[Collected data entries]
--------------------------------------------------
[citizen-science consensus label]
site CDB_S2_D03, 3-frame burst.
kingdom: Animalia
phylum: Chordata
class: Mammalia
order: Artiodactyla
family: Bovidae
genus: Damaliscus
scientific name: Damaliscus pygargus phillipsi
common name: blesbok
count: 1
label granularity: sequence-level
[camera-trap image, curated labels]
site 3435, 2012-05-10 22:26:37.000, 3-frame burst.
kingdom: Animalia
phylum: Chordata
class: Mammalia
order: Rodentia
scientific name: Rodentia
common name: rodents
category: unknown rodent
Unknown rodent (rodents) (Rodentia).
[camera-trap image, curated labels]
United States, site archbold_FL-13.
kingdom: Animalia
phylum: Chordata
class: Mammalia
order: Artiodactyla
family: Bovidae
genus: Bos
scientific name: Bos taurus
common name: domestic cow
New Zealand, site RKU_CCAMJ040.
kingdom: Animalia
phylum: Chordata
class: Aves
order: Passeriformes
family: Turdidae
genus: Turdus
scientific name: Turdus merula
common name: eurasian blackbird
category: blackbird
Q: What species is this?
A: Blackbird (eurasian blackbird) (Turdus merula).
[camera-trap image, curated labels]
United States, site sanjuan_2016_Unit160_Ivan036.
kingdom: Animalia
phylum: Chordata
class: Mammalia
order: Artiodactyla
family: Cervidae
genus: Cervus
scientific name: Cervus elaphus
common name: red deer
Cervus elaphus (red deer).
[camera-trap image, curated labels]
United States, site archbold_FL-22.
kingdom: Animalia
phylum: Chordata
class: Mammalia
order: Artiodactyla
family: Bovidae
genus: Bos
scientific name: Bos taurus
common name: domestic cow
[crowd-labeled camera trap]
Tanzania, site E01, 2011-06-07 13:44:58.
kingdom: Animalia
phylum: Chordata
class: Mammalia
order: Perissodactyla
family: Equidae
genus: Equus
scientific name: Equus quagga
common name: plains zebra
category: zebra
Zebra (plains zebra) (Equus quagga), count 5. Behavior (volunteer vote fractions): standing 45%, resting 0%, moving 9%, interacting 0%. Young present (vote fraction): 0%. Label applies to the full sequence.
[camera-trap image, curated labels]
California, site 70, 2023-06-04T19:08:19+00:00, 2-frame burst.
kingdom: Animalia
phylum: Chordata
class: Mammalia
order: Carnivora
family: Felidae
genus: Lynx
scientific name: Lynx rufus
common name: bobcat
--------------------------------------------------
TASK DIRECTIONS: Show each line in the entries that holds the string "site".

SOLUTION:
site CDB_S2_D03, 3-frame burst.
site 3435, 2012-05-10 22:26:37.000, 3-frame burst.
United States, site archbold_FL-13.
New Zealand, site RKU_CCAMJ040.
United States, site sanjuan_2016_Unit160_Ivan036.
United States, site archbold_FL-22.
Tanzania, site E01, 2011-06-07 13:44:58.
California, site 70, 2023-06-04T19:08:19+00:00, 2-frame burst.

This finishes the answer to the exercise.